Factors like inflammation, sedative exposure (especially benzos and opioids), and disrupted circadian rhythm dampen this system.
When this happens, the infant loses the ability torespond appropriately to stimuli.

⚠️ When “Calm” Becomes Concerning

We should pause when:

• The infant stops responding to familiar voices or gentle stimulation.

• A previously interactive baby suddenly becomes withdrawn or lethargic.

• There is no physiologic explanation (no infection, new meds, or sedation increase).

• CAPD scores begin creeping upward even though the baby appears “quiet.”

• The infant loses developmental behaviors(tracking, sucking, consolability.)

👩🏻‍⚕️ Nursing Interventions

If hypoactive delirium is suspected:

1. Assess & communicate

   • Share behavioral concerns with the team and document CAPD score trends.

   • Ask: “Could this be delirium rather than oversedation?”

2. Re-evaluate medications

   • Review benzodiazepine, opioid, and steroid exposure.

   • Collaborate with the team to minimize deliriogenic drugs.

3. Re-engage the brain

   • Dim lights at night, brighten during day (restore circadian cues).

   • Encourage parent voice, touch, and kangaroo care.

   • Provide gentle, age-appropriate stimulation (soft music, containment).

4. Normalize sleep

   • Protect longer, uninterrupted rest periods.

   • Cluster cares and avoid unnecessary overnight interventions.

⚖️Mixed Delirium

🧠 What It Is

Mixed delirium means the infant fluctuates between hyperactive and hypoactive states... sometimes within hours, sometimes across shifts.
You might see a baby who is inconsolable and thrashing one moment… and then listless and disengaged the next.

That unpredictability is your clue.

👀 Clinical Presentation

• Alternating periods of agitation and withdrawal

• One shift: “She’s so fussy, I can’t calm her.”
  Next shift: “She’s been sleeping all day and barely moves.”

• Variable responsiveness to voice, touch, or containment

• Disturbed sleep–wake cycle— wide awake overnight, drowsy during the day

• Episodes of tachycardia or desaturation without clear triggers

📍Unlike withdrawal (predictable, sustained hyperarousal), mixed delirium waxes and wanes unpredictably.

💡 Nursing Takeaways

1. Document the pattern, not just the moment.
   – Delirium reveals itself over time. A single observation can miss it.
   – Use validated tools to score activities throughout your shift (not just a moment in time)

2. Communicate between shifts.
   – Mixed delirium often only becomes obvious when nurses compare notes:

   “He was wild all night but slept through cares this morning.”

3. Score consistently.
   – CAPD (Cornell Assessment of Pediatric Delirium) is especially valuable because it reflects behavior over a shift, not a point-in-time snapshot.

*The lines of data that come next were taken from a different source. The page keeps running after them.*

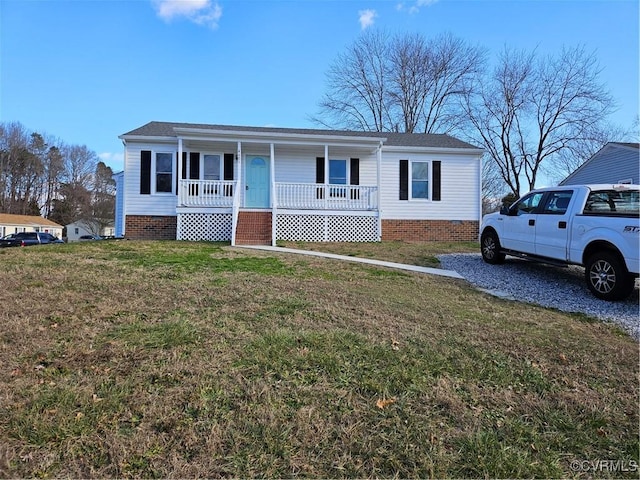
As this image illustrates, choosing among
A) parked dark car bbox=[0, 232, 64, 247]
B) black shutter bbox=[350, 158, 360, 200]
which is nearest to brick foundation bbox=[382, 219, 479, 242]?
black shutter bbox=[350, 158, 360, 200]

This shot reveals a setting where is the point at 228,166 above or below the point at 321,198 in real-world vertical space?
above

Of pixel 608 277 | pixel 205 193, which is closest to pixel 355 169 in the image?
pixel 205 193

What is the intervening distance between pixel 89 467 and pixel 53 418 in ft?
1.74

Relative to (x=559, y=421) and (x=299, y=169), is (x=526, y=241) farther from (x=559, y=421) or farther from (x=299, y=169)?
(x=299, y=169)

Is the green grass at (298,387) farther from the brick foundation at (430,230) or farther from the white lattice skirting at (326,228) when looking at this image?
the brick foundation at (430,230)

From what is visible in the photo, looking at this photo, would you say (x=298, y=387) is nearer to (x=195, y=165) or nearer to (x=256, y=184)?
(x=256, y=184)

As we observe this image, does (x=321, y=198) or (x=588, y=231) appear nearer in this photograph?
(x=588, y=231)

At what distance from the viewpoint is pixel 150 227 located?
13539 mm

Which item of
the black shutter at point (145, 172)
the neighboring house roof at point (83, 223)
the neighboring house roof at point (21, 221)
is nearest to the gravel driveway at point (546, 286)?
the black shutter at point (145, 172)

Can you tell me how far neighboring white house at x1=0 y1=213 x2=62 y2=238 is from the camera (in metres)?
42.2

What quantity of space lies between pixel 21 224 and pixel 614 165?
55106 millimetres

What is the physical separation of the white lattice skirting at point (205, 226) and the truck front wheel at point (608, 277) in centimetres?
984

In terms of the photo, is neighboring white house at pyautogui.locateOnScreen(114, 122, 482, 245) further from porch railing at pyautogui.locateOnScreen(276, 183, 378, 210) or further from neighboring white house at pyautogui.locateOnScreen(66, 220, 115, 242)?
neighboring white house at pyautogui.locateOnScreen(66, 220, 115, 242)

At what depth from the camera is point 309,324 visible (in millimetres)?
4066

4. Investigate the change in behavior
   – Sudden change from calm → chaotic often points to an environmental or medication trigger (new sedative, change in ventilation, infection, overstimulation).

Nursing Interventions: Your Critical Role

Non-Pharmacological Strategies (First-Line)

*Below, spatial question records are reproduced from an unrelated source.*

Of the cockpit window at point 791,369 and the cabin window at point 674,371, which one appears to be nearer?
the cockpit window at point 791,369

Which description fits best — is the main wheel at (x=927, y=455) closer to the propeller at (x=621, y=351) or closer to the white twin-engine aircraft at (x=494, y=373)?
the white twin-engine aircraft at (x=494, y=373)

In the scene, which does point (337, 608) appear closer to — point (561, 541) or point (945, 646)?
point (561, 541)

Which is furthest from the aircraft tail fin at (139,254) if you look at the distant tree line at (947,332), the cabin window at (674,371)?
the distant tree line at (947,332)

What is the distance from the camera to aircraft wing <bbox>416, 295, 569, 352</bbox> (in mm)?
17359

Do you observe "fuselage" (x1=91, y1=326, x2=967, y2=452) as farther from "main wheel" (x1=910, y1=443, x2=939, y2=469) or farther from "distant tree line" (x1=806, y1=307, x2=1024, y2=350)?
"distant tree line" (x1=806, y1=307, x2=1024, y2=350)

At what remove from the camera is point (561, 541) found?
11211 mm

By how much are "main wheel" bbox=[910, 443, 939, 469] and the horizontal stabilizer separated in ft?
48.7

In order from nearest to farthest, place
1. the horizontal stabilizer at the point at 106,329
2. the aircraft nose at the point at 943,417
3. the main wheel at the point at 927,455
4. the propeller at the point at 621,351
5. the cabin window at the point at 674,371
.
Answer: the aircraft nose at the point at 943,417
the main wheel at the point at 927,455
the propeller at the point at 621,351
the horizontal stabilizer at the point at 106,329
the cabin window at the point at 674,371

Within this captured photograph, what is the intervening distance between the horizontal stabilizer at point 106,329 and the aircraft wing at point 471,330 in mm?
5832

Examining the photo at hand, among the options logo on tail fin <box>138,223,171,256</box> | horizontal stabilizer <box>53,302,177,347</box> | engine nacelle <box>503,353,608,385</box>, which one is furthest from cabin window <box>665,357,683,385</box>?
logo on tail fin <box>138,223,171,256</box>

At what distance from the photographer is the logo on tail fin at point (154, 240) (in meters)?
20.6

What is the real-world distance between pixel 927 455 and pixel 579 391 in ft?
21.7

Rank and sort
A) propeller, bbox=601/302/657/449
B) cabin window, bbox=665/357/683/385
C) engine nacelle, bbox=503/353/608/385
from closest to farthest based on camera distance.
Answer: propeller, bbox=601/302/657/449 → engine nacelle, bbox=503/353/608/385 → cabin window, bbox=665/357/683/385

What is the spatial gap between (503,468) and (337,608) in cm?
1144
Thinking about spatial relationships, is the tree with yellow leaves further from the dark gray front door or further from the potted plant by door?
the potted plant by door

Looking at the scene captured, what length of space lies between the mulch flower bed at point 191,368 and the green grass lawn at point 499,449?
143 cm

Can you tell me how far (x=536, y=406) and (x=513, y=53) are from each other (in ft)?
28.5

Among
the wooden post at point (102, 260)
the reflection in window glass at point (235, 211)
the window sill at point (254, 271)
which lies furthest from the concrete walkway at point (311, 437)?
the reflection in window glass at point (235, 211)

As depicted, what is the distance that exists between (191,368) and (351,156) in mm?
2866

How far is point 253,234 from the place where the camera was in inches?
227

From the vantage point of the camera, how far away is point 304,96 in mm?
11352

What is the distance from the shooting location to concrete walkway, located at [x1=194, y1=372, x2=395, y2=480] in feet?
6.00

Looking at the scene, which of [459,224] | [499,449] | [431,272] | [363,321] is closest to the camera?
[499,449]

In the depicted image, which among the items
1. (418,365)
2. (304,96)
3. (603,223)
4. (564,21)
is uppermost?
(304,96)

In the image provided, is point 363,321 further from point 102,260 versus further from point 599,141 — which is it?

Environmental Optimization:

• Implement quiet hours (e.g. 2300-0500)

• Maintain day/night cycling with appropriate lighting

• Cluster cares to protect sleep periods

• Reduce unnecessary alarms and noise

Developmental Support:

• Encourage family presence and involvement

• Provide age-appropriate sensory experiences

• Support early mobility when possible

• Maintain consistent caregivers when feasible

Sleep Protection:

• Reschedule non-urgent procedures/labs outside sleep hours

• Use cycled lighting

• Minimize sleep interruptions

Medication Considerations

Gabapentin:

• Often used for refractory agitation or pain

• Typical dosing: 5 mg/kg/dose every 8-12 hours

• Associated with decreased opioid requirements

• Monitor for:

  • Sedation

  • Feeding tolerance

• No adverse events noted in recent studies

Melatonin:

• Primary indication: sleep promotion (52.7% of cases)

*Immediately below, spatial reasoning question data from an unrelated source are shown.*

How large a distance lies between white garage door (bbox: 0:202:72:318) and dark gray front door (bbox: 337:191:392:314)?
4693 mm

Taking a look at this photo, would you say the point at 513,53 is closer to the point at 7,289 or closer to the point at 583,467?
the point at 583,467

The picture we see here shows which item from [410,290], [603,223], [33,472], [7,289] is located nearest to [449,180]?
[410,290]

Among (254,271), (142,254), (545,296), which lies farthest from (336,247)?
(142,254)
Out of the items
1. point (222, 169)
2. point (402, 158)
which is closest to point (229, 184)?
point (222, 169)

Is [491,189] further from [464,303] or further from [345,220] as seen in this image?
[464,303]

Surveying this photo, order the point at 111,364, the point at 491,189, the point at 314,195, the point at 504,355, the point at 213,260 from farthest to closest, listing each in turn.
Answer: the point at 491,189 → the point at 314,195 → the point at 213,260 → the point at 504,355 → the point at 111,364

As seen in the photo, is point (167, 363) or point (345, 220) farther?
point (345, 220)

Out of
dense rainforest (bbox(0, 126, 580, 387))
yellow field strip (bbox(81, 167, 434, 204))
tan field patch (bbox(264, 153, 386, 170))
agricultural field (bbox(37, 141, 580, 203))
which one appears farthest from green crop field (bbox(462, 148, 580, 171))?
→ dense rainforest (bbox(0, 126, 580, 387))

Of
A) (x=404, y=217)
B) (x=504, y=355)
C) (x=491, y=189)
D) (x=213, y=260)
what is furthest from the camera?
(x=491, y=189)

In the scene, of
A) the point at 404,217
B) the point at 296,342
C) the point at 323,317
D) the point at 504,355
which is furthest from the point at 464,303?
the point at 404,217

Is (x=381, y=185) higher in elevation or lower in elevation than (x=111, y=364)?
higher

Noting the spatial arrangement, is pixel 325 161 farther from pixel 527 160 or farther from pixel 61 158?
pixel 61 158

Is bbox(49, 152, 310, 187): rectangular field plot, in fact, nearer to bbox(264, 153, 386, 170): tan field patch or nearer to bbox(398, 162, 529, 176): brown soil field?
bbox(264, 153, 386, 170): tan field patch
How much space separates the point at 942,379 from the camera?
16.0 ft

• Typical dose: 0.31 mg/kg/dose

• Usually given once a day in the evening

• May reduce opioid exposure

• Well-tolerated with no reported adverse events

A recent NICU delirium protocol recommends starting with gabapentin for pain-related agitation or melatonin for sleep disruption before considering antipsychotics.

🔬Screening Tools: The CAPD

CAPD (Cornell Assessment of Pediatric Delirium):

TheCAPD is an 8-item observational tool designed to detect delirium in infants and children based on behavior over an entire nursing shift —not a snapshot in time.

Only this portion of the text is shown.